* _Page text_
——

Then and Now: How Have Past US Elections Influenced Business in the UK and Europe?

The United States election is always a massive deal all around the world – and for good reason. Home to the largest economy in the world, the US has a great deal of influence over not only other countries but major global markets too.

Thus, the results of US elections have historically been greatly anticipated well beyond American borders, with both individuals and business owners all around the world predicting and preparing for the results – as much as possible, of course.

The US political landscape has a massive influence on economic policies, international trade relations, investment flows and currency stability, among other things, all of which are absolutely critical components of transatlantic business strategies.

Naturally, different US administrations have varying approaches to everything, from trade agreements and economic partnerships to regulatory frameworks. Thus, it’s no surprise that changes in these things often prompt businesses in the United Kingdom (UK) and Europe to adjust their strategies and operations both in anticipation and in the wake of such changes.

As voting is currently underway in Eastern parts of the US and the rest of the country is preparing to cast their ballots, individuals and business owners around the world are waiting with bated breath to see whether the Democrats or Republicans will emerge victorious.

Most relevantly, however, they’re waiting to see what kind of economic, regulatory and trade policies will be implemented and how those things will affect businesses and economic landscapes abroad.

While we wait and see what happens in 2024, it’s worth having a look back in time at how, in the past, changes implemented by US administrations post-election have prompted UK and European-based companies to adjust operations, generally shaping the business landscape across the Atlantic.

 

Trade Policies and Transatlantic Trade Agreements 

 

New US administrations tend to revise trade agreements and policies as they come into office which has an effect of export-import dynamics which, in turn, sets the stage for trade negotiations with both the UK and Europe.

——

* _Dataset excerpt_
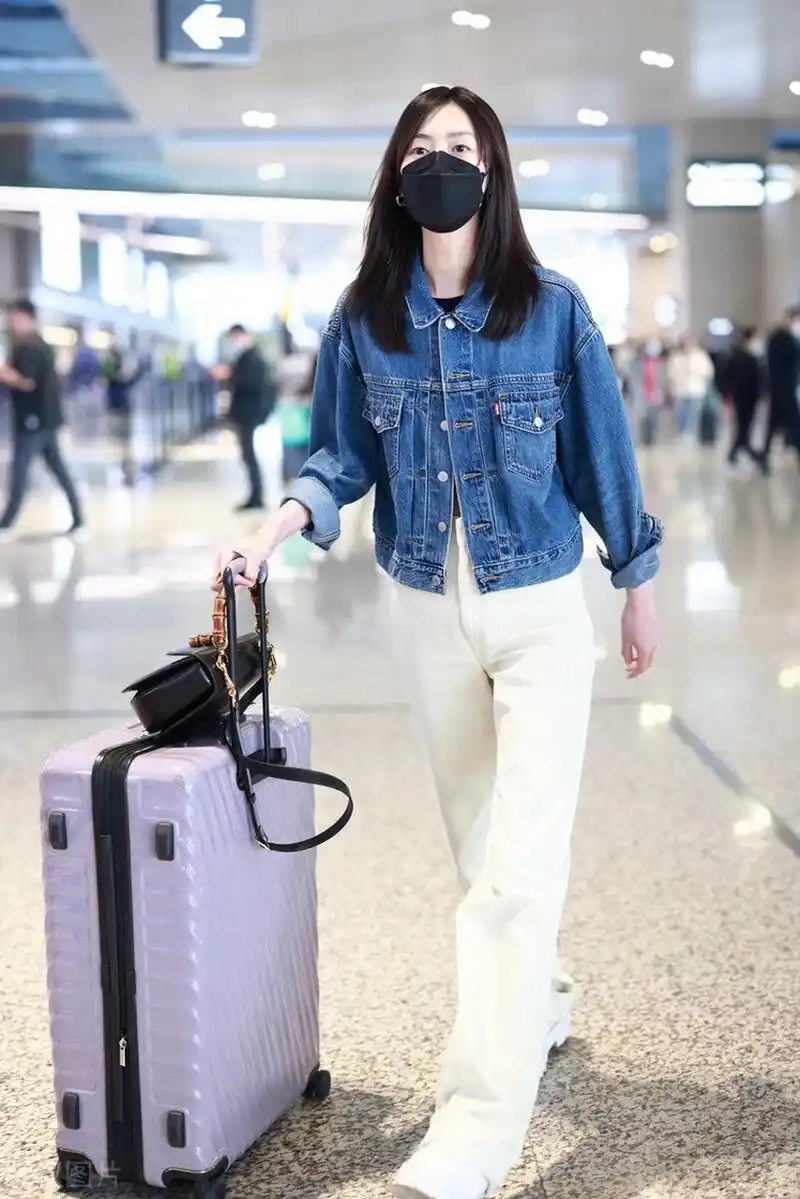 刘雯机场街拍,牛仔外套搭配白色阔腿裤,简约利落!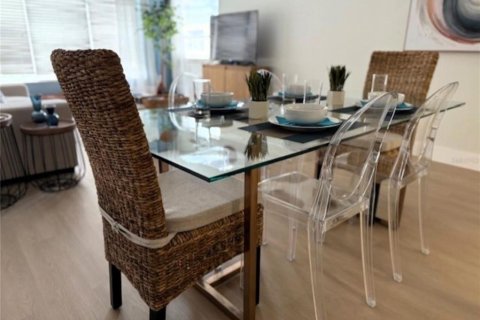 Condo in Longboat Key, Florida, 2 bedrooms  № 1540732 - photo 9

——

Continue the article on how past US elections have influenced business in the UK and Europe, starting right after its last sentence.

* _Answer for the task_
Depending on the changes that are made, this tends to mean new opportunities or barriers for business operating on either side of the Atlantic which ends up having a direct impact on industries that are dependent on cross-border trade. Especially industries including technology, agriculture and manufacturing.

Generally speaking, when US administrations go ahead and prioritise free trade, UK and US-based exporters tend to benefit from the improved market access. But, when protectionist measures are implemented, tariffs tend to be raised, restrictions are imposed or regulatory hurdles are increased, forcing businesses in the UK and Europe to either absorb these costs or shift into alternative markets.

In the 1980s, for instance, both the US and the UK embraced free-market policies under Prime Minister Margaret Thatcher and President Ronald Reagan, which spurred investment and trade and resulted in a fairly strong relationship between the two countries. The US became a top destination for British goods and US companies ended up making significant investments in both finance and manufacturing sectors in the UK.

A slightly different example, however, is how the US implemented tariffs on aluminium and steel imports under the Trump administration, which led to European industries becoming reliant on metal exports. Many European companies were subject to higher costs as a result, leading to some seeking alternative suppliers or markets. The EU ended up imposing retaliatory tariffs on American products which had a major influence on transatlantic companies’ involvement in the trade environment.

 

Cross-Border Flow of Capital and Investment Trends

 

Depending on the change in administrations, US elections tend to bring shifts in tax codes, fiscal policies and regulatory frameworks which, depending on what those changes are, will make the country either more or less attractive to foreign investors.

Plenty of European and UK businesses invest heavily in US sectors including finance in tech, so they tend to watch these changes very closely. As a result, businesses based in the UK and Europe often end up adjusting their strategic planning and capital allocation accordingly.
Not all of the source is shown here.